Before testing the activity of Comp8 to disrupt the Mcl-1-PUMA interaction, it is necessary to determine whether these overlapped residues are key sites. Five Mcl-1 residues (H205, N241, R244, F251 and D237) which contribute significantly to Comp8/PUMA binding to Mcl-1 are subjected to site-directed mutagenesis (Supplementary Table 1). As revealed by FPA assays, the affinity between Mcl-1 and Comp8 is decreased at varying degree due to the mutation of each residue (Figure 2), while such mutations shed little effects on the binding of the fluorescence probe we used in FPA (Supplementary Table 4). Thereinto, D237, N241 and R244 are regarded as key residues in the Mcl-1-Comp8 interaction with the experimental binding free energy changes (ΔΔGbind-exp, Figure 2) beyond the threshold of hot-spot (> 4.0 kcal/mol) [30]. Likewise, these residues also contribute to the stabilization of the Mcl-1-PUMA complex [18]. This great overlap of key residues in Mcl-1-Comp8 and Mcl-1-PUMA complexes supports the postulation that Comp8 can disrupt Mcl-1-PUMA interaction. The overexpression of PUMA can cause severe death of DLD-1 cells (Figure 4A) [31]. However, the PUMA-dependent apoptosis is significantly inhibited by Comp8 (IC50= 38.93 ± 0.91 μM) (Figure 4B), which suggests its high selectivity to target the BH3 domain of PUMA (Figure 4D). In our tests, normal cells were fairly sensitive to the upregulation of PUMA, HUVECs infected with Ad-PUMA (Adeovirus overexpressing PUMA) exhibted rapid apoptosis. Even so, the addition of low-dose Comp8 (less than 12.5 μM) still shed inhibitory effect on the PUMA-induced apoptosis of HUVECs (Supplementary Figure 8).

Figure 4

(A) Apoptosis is induced by PUMA with BH3 domain. The action curves of (B) Comp8 and (C) ABT-263 on apoptosis. (D) The effects of ABT-263 and Comp8 on DLD-1 cells infected with Ad-PUMA-ΔBH3. PUMA-dependent apoptosis can be effectively blocked by Comp8 which selectively targeting PUMA BH3.

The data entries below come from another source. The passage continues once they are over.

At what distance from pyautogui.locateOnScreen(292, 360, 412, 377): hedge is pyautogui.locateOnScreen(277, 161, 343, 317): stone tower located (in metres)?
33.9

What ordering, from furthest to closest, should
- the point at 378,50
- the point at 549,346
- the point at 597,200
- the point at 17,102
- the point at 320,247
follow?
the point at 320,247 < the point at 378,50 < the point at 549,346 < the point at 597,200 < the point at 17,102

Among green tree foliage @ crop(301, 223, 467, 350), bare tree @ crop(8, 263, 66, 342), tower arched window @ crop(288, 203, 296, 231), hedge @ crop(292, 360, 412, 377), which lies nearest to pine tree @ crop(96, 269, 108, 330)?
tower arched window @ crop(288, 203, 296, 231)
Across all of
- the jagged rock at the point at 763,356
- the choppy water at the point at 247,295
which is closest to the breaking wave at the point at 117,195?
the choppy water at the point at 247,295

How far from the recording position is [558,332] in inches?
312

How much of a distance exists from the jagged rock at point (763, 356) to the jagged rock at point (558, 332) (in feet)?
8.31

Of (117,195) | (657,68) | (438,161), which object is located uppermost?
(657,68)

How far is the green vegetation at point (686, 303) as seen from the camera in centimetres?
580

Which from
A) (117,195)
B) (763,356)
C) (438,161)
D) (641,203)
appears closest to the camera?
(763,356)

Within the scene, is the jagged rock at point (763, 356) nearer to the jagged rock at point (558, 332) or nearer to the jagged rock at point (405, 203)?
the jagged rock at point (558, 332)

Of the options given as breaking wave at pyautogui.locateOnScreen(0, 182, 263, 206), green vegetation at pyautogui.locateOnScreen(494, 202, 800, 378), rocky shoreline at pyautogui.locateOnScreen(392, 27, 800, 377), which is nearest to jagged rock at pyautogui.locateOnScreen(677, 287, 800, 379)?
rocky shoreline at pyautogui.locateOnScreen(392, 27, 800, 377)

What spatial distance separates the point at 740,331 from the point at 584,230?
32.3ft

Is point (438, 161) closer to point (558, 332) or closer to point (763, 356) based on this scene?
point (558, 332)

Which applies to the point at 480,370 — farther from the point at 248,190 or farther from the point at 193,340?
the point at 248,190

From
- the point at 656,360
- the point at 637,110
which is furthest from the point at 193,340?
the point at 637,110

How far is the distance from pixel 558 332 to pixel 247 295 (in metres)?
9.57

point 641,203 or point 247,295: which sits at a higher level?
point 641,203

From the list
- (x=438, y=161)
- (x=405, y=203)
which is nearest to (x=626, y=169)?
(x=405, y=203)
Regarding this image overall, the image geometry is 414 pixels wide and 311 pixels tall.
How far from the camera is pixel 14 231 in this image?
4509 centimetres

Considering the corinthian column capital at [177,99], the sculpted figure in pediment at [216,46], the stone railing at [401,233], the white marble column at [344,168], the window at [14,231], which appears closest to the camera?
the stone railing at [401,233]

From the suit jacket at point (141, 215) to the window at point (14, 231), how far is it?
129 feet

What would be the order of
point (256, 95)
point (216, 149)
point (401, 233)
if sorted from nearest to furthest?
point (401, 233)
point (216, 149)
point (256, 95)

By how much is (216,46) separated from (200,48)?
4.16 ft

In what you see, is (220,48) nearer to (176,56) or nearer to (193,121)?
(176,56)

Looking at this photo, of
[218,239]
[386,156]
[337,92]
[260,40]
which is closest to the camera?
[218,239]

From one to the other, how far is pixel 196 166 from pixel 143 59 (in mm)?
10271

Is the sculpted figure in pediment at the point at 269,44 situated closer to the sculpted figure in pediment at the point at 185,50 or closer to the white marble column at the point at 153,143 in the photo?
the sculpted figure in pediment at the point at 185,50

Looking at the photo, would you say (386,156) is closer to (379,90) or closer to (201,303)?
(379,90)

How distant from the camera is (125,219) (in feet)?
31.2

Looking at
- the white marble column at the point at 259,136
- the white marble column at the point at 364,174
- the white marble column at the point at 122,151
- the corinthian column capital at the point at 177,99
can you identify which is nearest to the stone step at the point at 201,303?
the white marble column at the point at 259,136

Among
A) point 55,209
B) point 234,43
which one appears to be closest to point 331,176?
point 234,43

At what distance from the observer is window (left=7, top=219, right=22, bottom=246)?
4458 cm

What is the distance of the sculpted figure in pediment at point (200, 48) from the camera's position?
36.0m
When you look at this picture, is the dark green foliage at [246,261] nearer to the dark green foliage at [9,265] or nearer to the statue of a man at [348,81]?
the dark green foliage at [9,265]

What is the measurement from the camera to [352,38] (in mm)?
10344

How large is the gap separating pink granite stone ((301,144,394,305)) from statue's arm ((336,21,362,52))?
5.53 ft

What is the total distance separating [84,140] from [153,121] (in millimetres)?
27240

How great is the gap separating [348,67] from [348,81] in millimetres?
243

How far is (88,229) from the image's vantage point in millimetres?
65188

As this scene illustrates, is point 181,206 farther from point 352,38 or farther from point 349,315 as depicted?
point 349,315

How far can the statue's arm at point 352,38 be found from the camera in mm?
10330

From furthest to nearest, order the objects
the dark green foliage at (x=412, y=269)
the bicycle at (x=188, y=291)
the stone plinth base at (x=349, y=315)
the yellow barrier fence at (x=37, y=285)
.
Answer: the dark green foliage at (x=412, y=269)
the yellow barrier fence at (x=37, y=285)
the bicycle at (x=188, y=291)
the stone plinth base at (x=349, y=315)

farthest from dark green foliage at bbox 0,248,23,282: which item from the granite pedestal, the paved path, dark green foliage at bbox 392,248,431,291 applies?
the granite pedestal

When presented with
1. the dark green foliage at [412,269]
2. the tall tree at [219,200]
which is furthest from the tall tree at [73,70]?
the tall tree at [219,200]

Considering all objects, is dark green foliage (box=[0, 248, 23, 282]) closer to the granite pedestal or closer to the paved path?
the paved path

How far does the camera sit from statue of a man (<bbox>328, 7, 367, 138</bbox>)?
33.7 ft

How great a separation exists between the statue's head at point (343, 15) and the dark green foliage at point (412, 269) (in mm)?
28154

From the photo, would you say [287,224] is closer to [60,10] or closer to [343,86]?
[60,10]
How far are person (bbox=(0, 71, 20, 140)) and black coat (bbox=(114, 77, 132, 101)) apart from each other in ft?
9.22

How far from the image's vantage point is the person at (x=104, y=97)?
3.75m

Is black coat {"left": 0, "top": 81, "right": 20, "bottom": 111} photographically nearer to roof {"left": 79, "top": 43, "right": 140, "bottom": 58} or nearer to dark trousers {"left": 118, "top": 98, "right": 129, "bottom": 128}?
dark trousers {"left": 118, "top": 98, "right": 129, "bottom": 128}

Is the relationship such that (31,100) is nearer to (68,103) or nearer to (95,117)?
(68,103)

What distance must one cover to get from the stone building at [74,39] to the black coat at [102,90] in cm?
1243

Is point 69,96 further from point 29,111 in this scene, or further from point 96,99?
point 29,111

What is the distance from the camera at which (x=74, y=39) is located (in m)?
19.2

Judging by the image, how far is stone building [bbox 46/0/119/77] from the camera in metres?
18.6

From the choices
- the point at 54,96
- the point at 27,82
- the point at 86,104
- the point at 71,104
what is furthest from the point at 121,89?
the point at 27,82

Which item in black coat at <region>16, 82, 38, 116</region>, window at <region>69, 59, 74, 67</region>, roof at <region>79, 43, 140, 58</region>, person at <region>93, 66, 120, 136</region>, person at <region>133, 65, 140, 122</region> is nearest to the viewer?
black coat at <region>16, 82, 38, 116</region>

In summary, we have identified a dual-acting compound, Comp8, at the same time to reduce multiple cancer cells and to inhibit PUMA-mediated apoptosis. Despite the comparable activity with most previously reported compounds in Mcl-1 inhibition [12, 19, 24], Comp8 displays crucial, unique activity to also inhibit PUMA-dependent apoptosis. This work represents the first study that fully considers such dual activity in the discovery of potential anti-cancer compounds. Moreover, apart from R244, the binding site of Comp8 is quite different from other Mcl-1 inhibitors [10, 19]. The discovery of dual-acting Comp8 sheds light on the discovery of new anti-cancer drugs as well as the improvement of current cancer treatments, especially when considering the PUMA-dependent apoptosis caused by γ-radiation and/or chemotherapeutic agents [32-35]. The convenient synthesis and purification of Comp8 (Scheme 1) together with its small molecular size further enhance its potential value in the the development of safer cancer therapeutics targeting Mcl-1-PUMA interface.

MATERIALS AND METHODS

The Mcl-1-PUMA complex was retrieved from the crystal structure of the mouse Mcl-1 complexed with PUMA (PDB ID, 2ROC) [18]; The Mcl-1 complexed with compound 8 (Comp8) was constructed by molecular docking simulations using the program GOLD5.3 [27]; The molecular dynamic (MD) simulations for Mcl-1-PUMA and Mcl-1-Comp8 complexes were carried out by Amber12 package [36]; The final pharmacophore model for prospective virtual screening was designed in combination with the structure- and ligand-based pharmacophore modeling by using Ligandscout4.09 [37]; The pharmacophore-based virtual screening was performed using the Iscreen module provided by LigandScout4.09 [37], Only the compounds that matched all pharmacophore features were considered as a hit; The candidate compounds were subjected to FPA assay and cell tests to check their corresponding activities on disrupting Mcl-1-PUMA interface. All the details of experimental procedures were present in the Supplementary Information.